I'm sure they won't let facts get in the way of their narrative...

 

Facts??? It's a fact that voter turnout increased, but once again you fall into the trap of thinking that you made a case for "Cause".

 

"correlation is not causation"

 

Any good student of Statistics 101 will tell you that correlation does not imply causation. Apparently, many voter ID supporters never got the memo.
Two and a half years ago, Justin Levitt wrote on this blog about how some proponents of voter ID requirements were asserting that stringent ID laws in Georgia and Indiana did not depress turnout in 2008. Those proponents thought they had found their magic bullet: turnout in Georgia and Indiana was higher in 2008 than in 2004, despite the implementation of strict ID laws in the interim.
Mr. Levitt gave them a simple statistics lesson. Even if turnout increases at the same time as the adoption of a new voter ID law, there may be something other than the voter ID law - Mr. Levitt identified campaign mobilization, in particular - that caused the turnout increase. In other words, correlation does not imply causation.
Bad statistical practices - like old habits - die hard. Supporters of voter ID requirements are at it again, this time misinterpreting a new set of election results in Georgia. In response to E.J. Dionne's Washington Post column on vote suppression efforts across the United States, Georgia's Secretary of State wrote to the Post's editors about how an increase in black turnout between 2006 and 2010 showed that voter ID laws do not suppress turnout. Hans von Spakovsky repeated the assertion on NPR and in USA Today, and Ohio House Speaker William Batchelder picked up the same message in defending Ohio's proposed voter ID requirement. Citing the Georgia statistics in a see-this-couldn't-be-that-bad sort of way has become a central talking point among proponents of voter ID laws.
Once again, these proponents have mistaken simple correlation for causation. You don't need to be a statistician to know that without controlling for other factors that might influence turnout, the assertion that Georgia's voter ID requirement didn't depress turnout is meaningless -- at best unscientific, at worst just plain wrong. [brennan Center For Justice, 7/6/11]

 

 

I spoke with Charles S. Bullock III, the Richard B. Russell Professor of Political Science at the University of Georgia who said that the state’s voter ID law “is not a cause” for the increase in minority voter turnout and “that you can’t build a case for a causal link” between the implementation of the voter ID law and the increase in minority voter turnout. In fact, voter turnout would have increased in Georgia in the 2008 presidential election with or without the voter ID law for a number of other factors, says Lubbock, including a “gradual increase” in the voting-age population of African Americans, and also the excitement around the possible election of the nation’s first black president. But this does not mean that everyone was able to “easily” get an ID card.

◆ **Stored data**
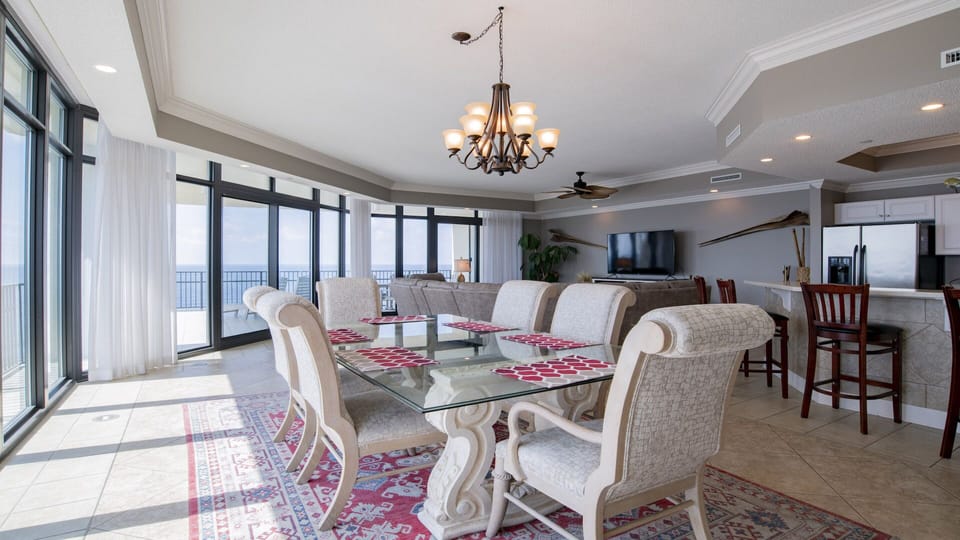 Phoenix West 1509 Dining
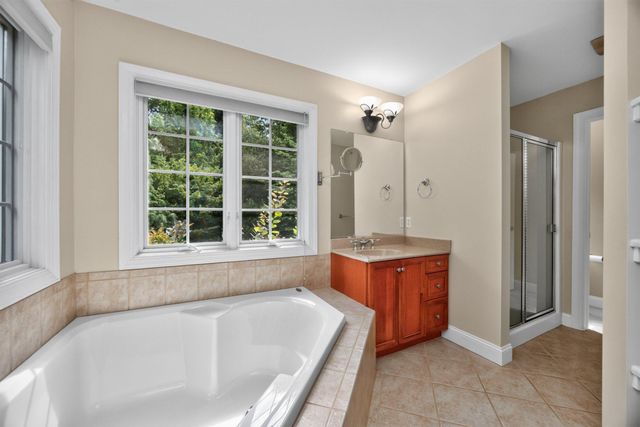 1084 KAOLIN RD, Kennett Square, PA 19348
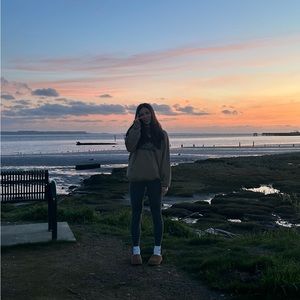 Meet your Posher, Emily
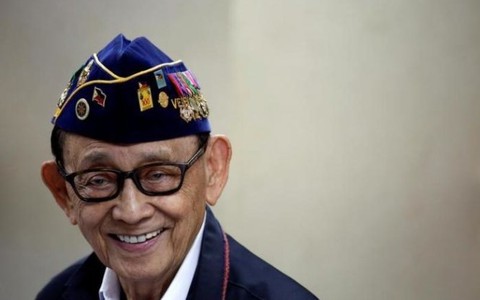 'Đàn anh' Ramos công khai nhắc nhở Tổng thống Duterte 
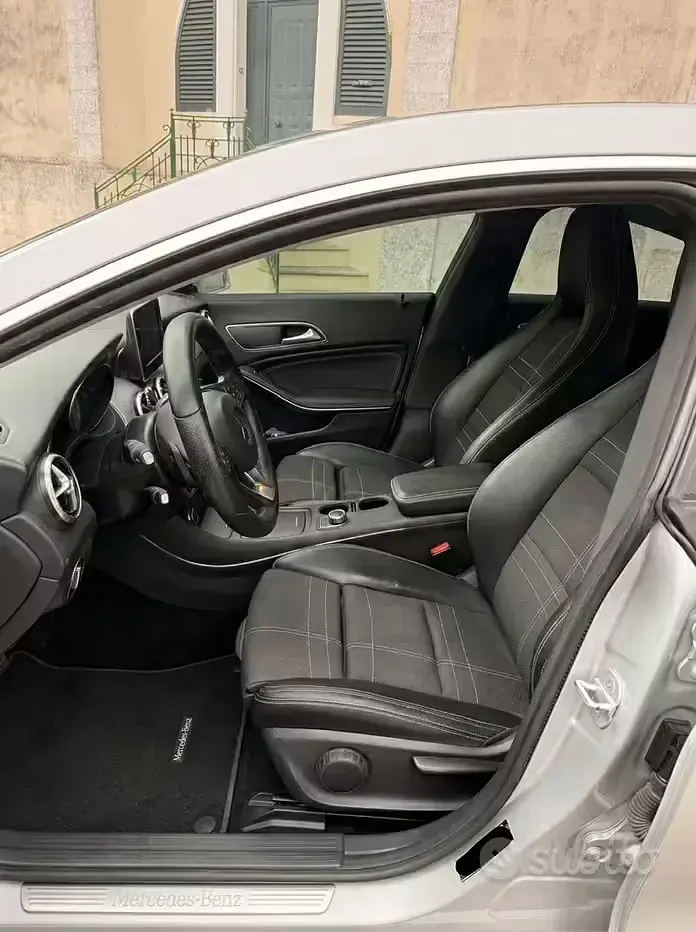 Usata Mercedes CLA200 AMG 136 CV (100 kW) 2017 Grigio Coupé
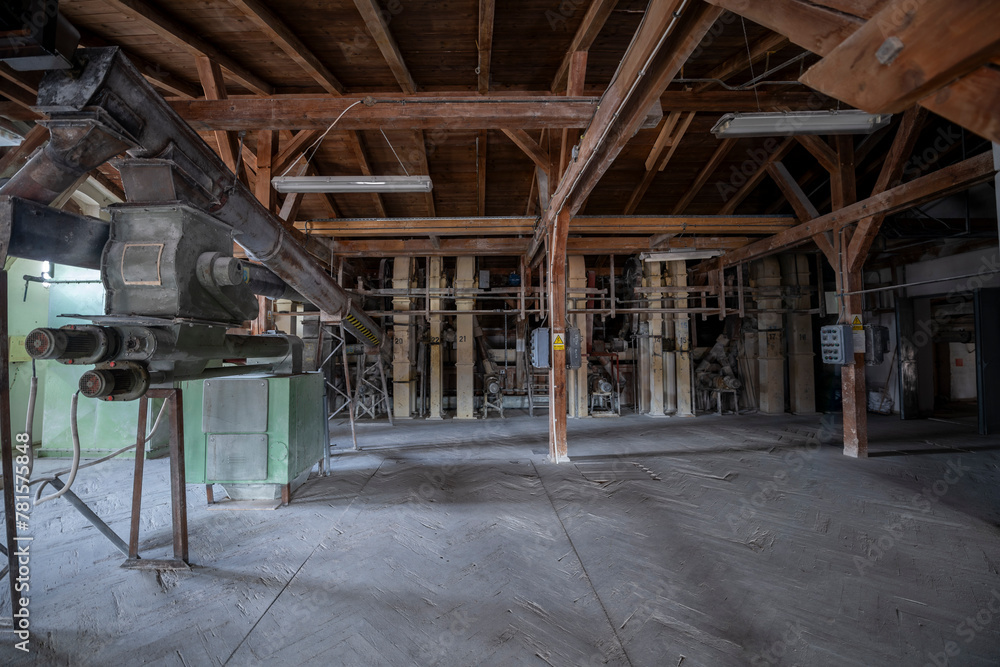 Wall mural Over 150-Year-Old 19th century Abandoned Brick Grain Mill Powered by Electricity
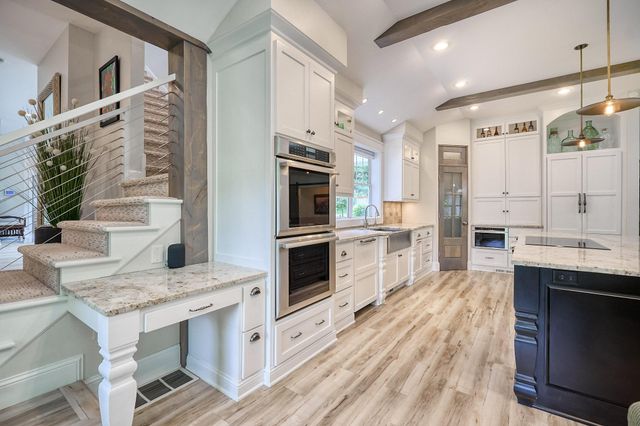 820 Niagara Lane N, Plymouth, MN 55447
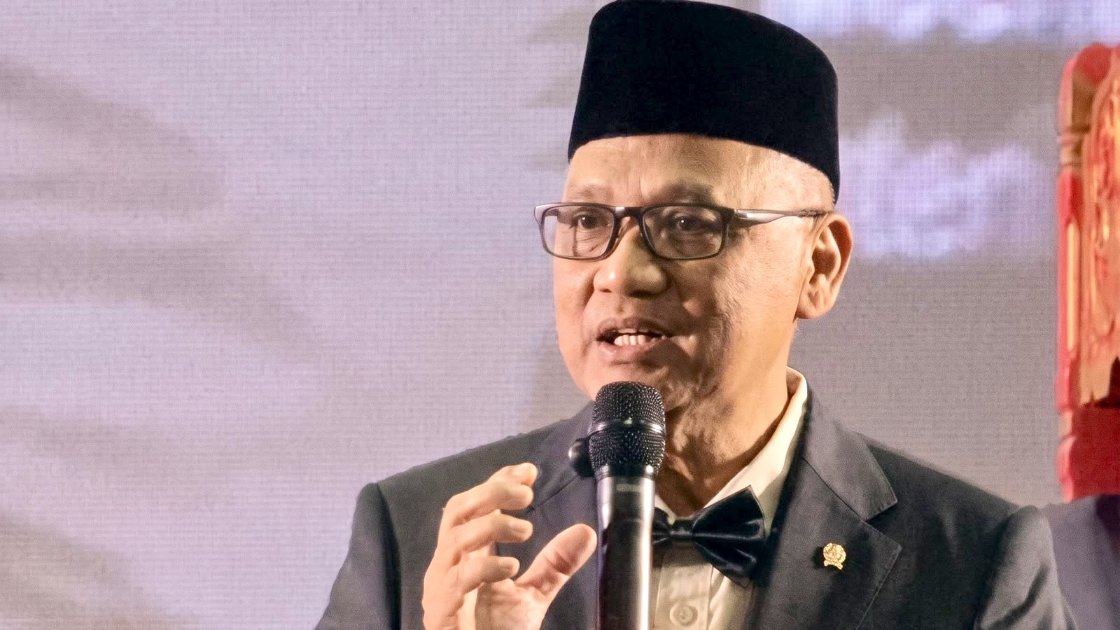 DUA ANAK MENTERI HAJI MUNDUR SETELAH POLEMIK TENAGA AHLI MEMANAS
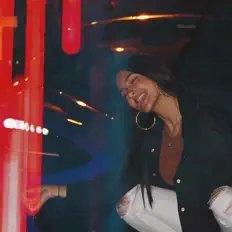 聆聽 MEL、觀看音樂影片、閱讀小傳、查看巡演日期等！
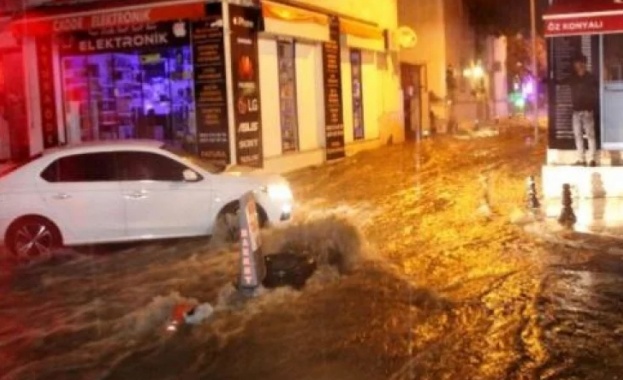 Българи се оказаха в окото на буря в турския курорт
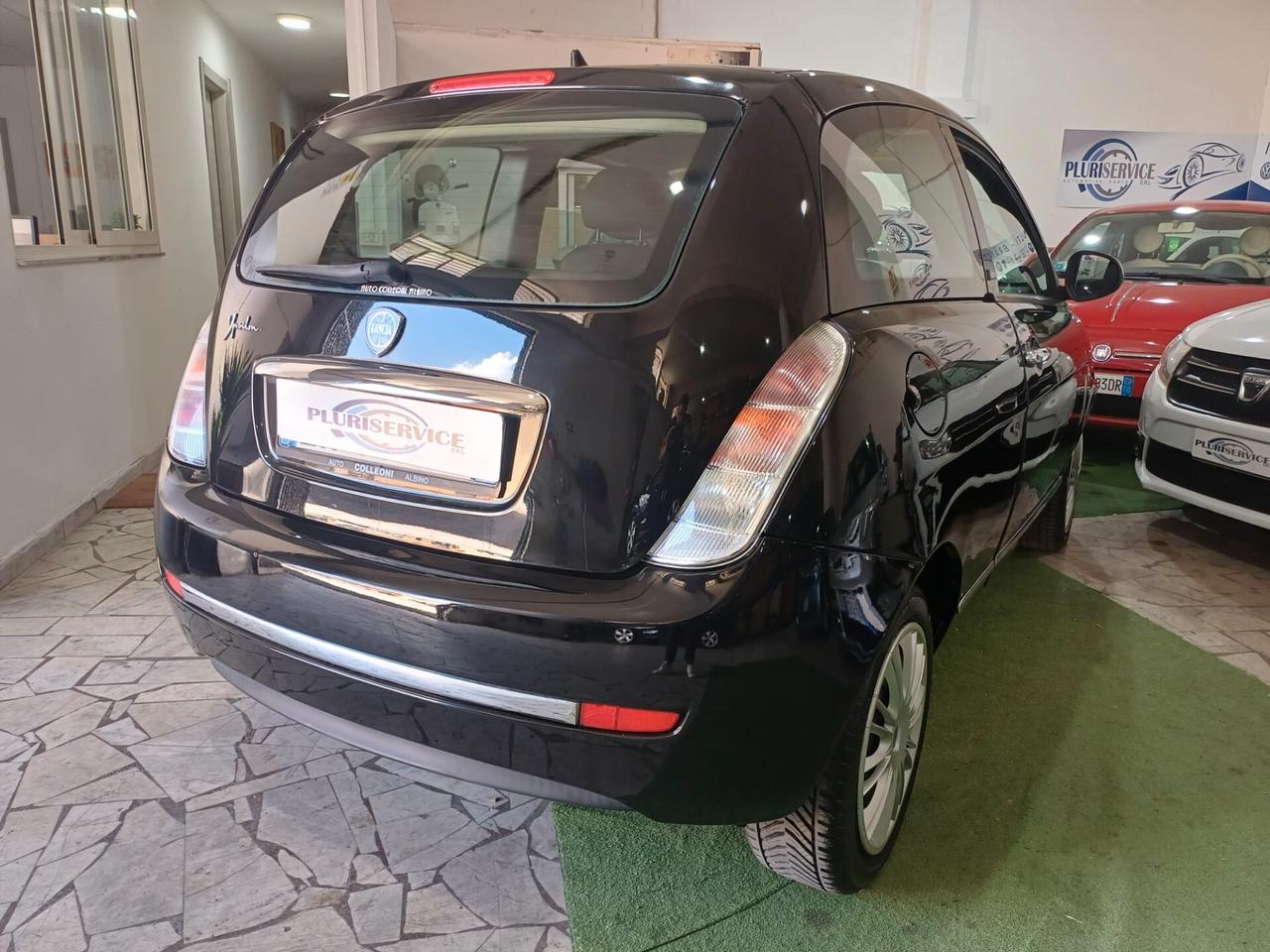 Lancia Ypsilon 1.2 Benzina Diva - 2011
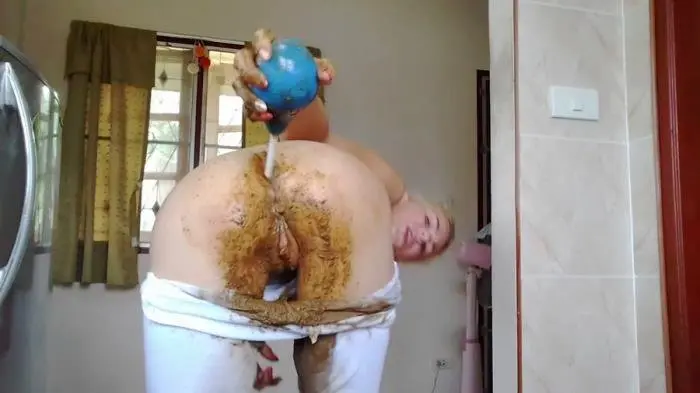 MissAnja (Dancing, Creamy Poo, Enema, Fart in White Leggings - HD 720p) [mp4 / 951 MB] - Scat Download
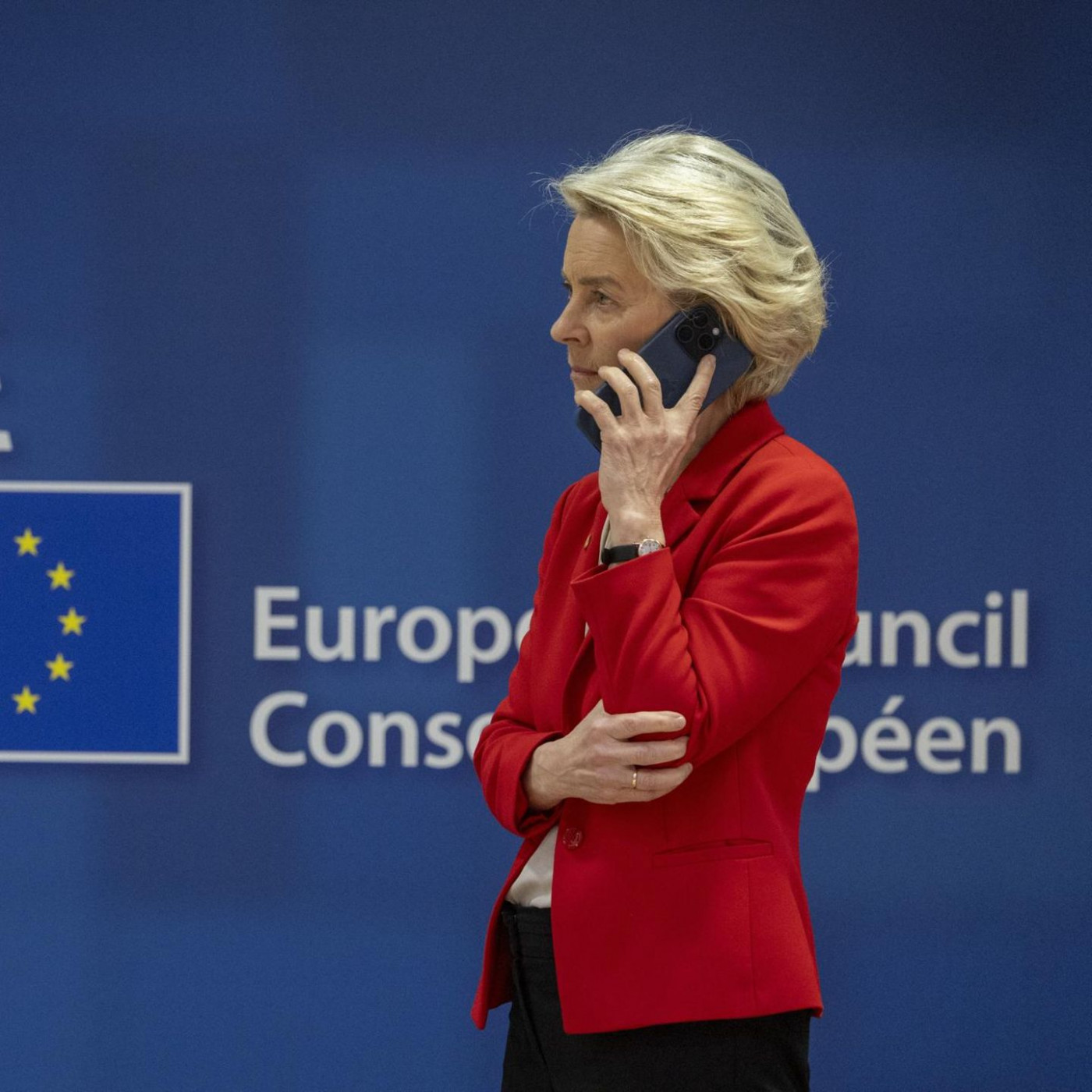 Rückt Ursula von der Leyen jetzt endlich ihre SMS raus?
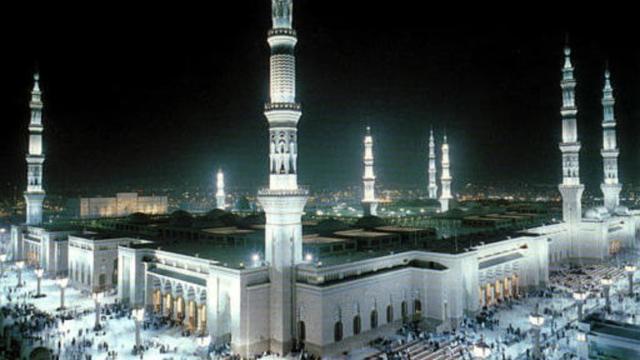السعودية: المسجد النبوي الشريف مفتوح للصلاة دون موعد أو تصريح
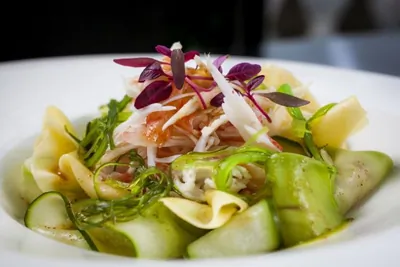 Салат с камчатским крабом, авокадо и манго с соусом банановый юзу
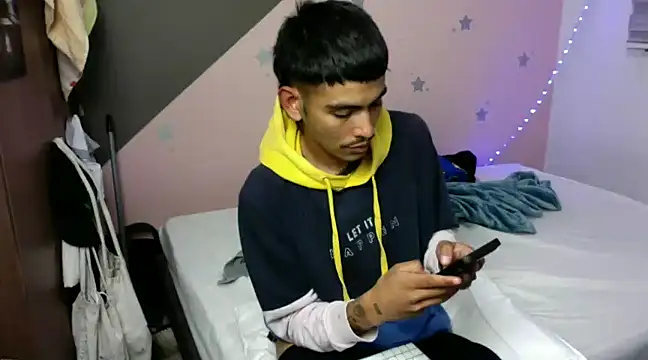 sorry-mom69 online show from 26, 1, 2025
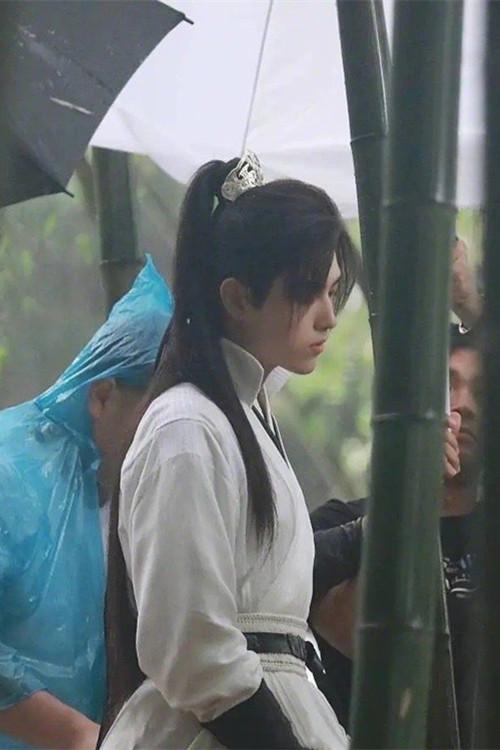 皓衣行高清路透罗云熙撑伞清冷飘逸20白衣狗子气质渐显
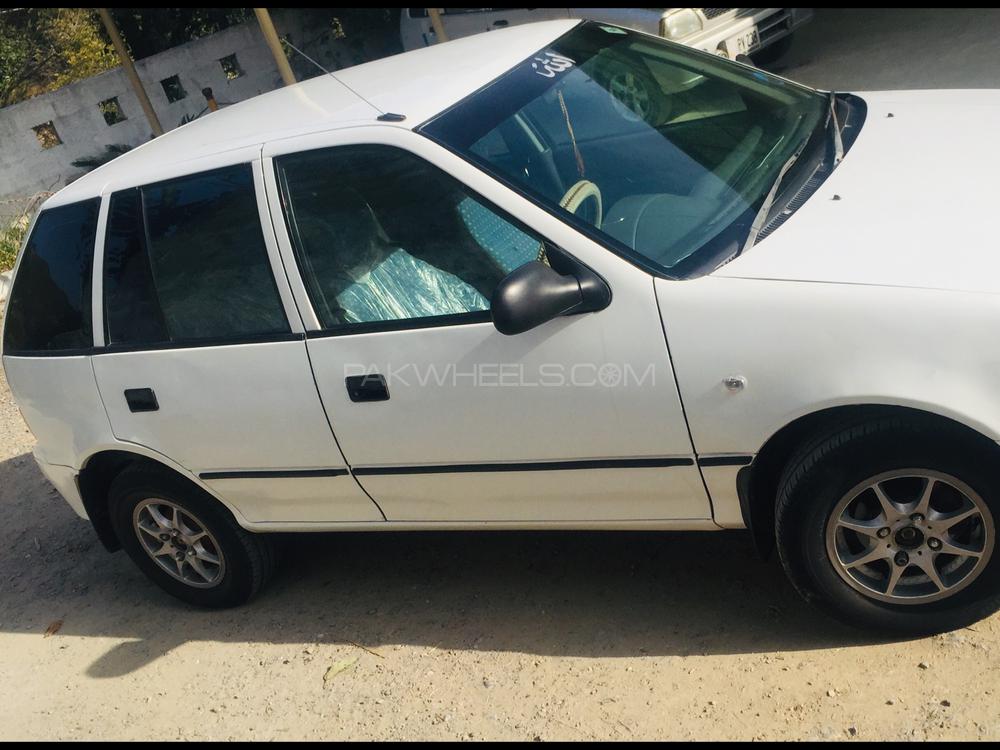 Suzuki Cultus 2004 for Sale in Islamabad Suzuki Cultus 2004 for Sale in Islamabad Image-3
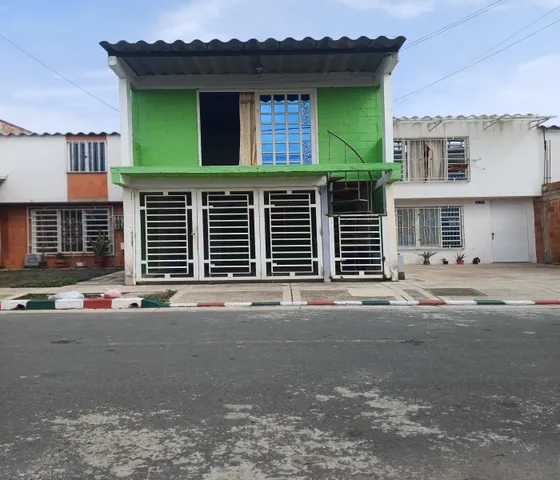En Venta Casa En Manzanares Ciudad Del Valle Sector 5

◆ **WORK TO COMPLETE**
1) In the voter ID passage, what factor did Mr. Levitt identify as a possible cause of the turnout increase?
2) Please say whether each statement agrees with the voter ID passage, answering yes or no and quoting the deciding words. (a) Georgia's Secretary of State wrote to the Post's editors about black turnout. (b) Hans von Spakovsky repeated the assertion on CNN. (c) Charles S. Bullock III is a professor at the University of Georgia.
3) Rewrite the section of the voter ID passage starting at "Facts??? It's a" and ending at "in the interim.", replacing "magic bullet" with "silver bullet".

◆ **ANSWERS GIVEN**
1) Campaign mobilization.

2)
(a) Yes: "Georgia's Secretary of State wrote to the Post's editors about how an increase in black turnout between 2006 and 2010 showed that voter ID laws do not suppress turnout."
(b) No: "Hans von Spakovsky repeated the assertion on NPR and in USA Today"
(c) Yes: "the Richard B. Russell Professor of Political Science at the University of Georgia"

3)
Facts??? It's a fact that voter turnout increased, but once again you fall into the trap of thinking that you made a case for "Cause".

 

"correlation is not causation"

 

Any good student of Statistics 101 will tell you that correlation does not imply causation. Apparently, many voter ID supporters never got the memo.
Two and a half years ago, Justin Levitt wrote on this blog about how some proponents of voter ID requirements were asserting that stringent ID laws in Georgia and Indiana did not depress turnout in 2008. Those proponents thought they had found their silver bullet: turnout in Georgia and Indiana was higher in 2008 than in 2004, despite the implementation of strict ID laws in the interim.